The Comedy of Errors

William Shakespeare
The Roundhouse

Kirsty Bushell leading the cast Credit: Keith Pattison
Kirsty Bushell and Emily Taaffe Credit: Keith Pattison
Felix Hayes and Bruce Mackinnon Credit: Keith Pattison
Bruce Mackinnon and Jonathan McGuinness Credit: Keith Pattison

In the hands of Palestinian writer / director, Amir Nizar Zuabi, whose The Beloved has only just closed at the Bush, this is not so much a Comedy as a Carry On Farce of Errors.

This billing of the opening play in what the RSC is calling its Shipwreck Trilogy is not necessarily a criticism, more an observation on a production that avoids subtlety but is often extremely funny as clowning and slapstick come to the fore.

Zuabi has set the drama on a docked ship at the edge of some sinister contemporary Middle Eastern dictatorship. It opens with poor Nicholas Day playing Egeon suffering the first of several painful indignities as he is almost drowned before having to trot out lines with his usual sang froid.

Designer Jon Bausor does a lovely job, aided by a giant crane that brings in props and even people and ensures that the pace rarely lets up for 2¼ hours. Unusually, this is a case of the Mountain coming to Mohammed as the Ephesian Antipholus household and Emilia's nunnery are conjured from the ether along with the tortured Mr Day at the end of his tough evening.

Although the contemporary staging and political undercurrents are similar, this vision is sufficiently different from Dominic Cooke's starring Lenny Henry at the National last year to come across as a very different play.

The errors that fuel the comedy are centred on two pairs of identical twins—or not quite in this case.

The home team of Ephesus has a gibbering clown of a Dromio (henceforth D) Felix Hayes playing servant to a tall, blustering master in Stephen Hagan's Antipholus (A). They respectively look like a typical seventies medallion man and Herge's Tintin, as do their brothers.

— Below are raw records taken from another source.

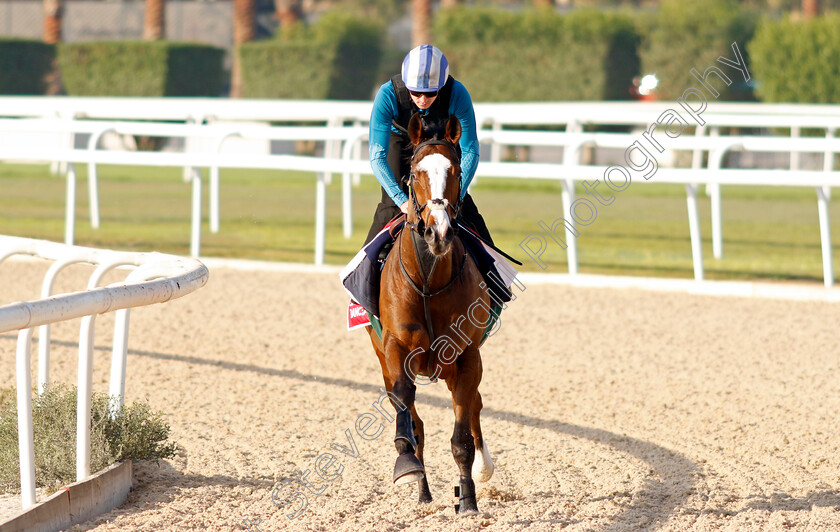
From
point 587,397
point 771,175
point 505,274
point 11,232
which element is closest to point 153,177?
point 11,232

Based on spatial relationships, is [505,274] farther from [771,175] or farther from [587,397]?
[771,175]

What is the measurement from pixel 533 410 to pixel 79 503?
9.20 ft

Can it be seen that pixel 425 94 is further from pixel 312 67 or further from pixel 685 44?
pixel 312 67

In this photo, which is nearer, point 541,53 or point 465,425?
point 465,425

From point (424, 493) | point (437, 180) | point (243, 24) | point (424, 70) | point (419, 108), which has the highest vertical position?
point (243, 24)

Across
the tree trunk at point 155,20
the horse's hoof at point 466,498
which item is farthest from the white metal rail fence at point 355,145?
the tree trunk at point 155,20

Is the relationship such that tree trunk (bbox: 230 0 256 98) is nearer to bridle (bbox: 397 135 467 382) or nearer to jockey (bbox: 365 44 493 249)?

The resemblance ends with the clothing and hair, since A of Syracuse in the person of Jonathan McGuinness is a much smaller man than A of E with a sweeter nature. In turn, Bruce Mackinnon as his D has more brains but less belligerence than his spaced-out, rapping brother.

Despite the obvious distinguishing characteristics, everyone in town gets thoroughly confused led by one of the evening's stars, Kirsty Bushell as Adriana, A of E's highly-strung, shrewish missus, and Emily Taafe playing her mousy sister.

Jewellers, tarts and servants suffer from the same delusions in an evening that becomes great fun, if a little strained for some tastes. All comes right at the end, which is really what matters in a comedy.

However, as an introduction to Shakespeare, this could be just the thing since a group of schoolchildren had a whale of a time, probably greatly relieved to discover that the dreaded Bard can be just as funny as their TV comedy heroes. One hopes that they will be back to see and enjoy Twelfth Night and The Tempest, which make up the trilogy and part of the World Shakespeare Festival.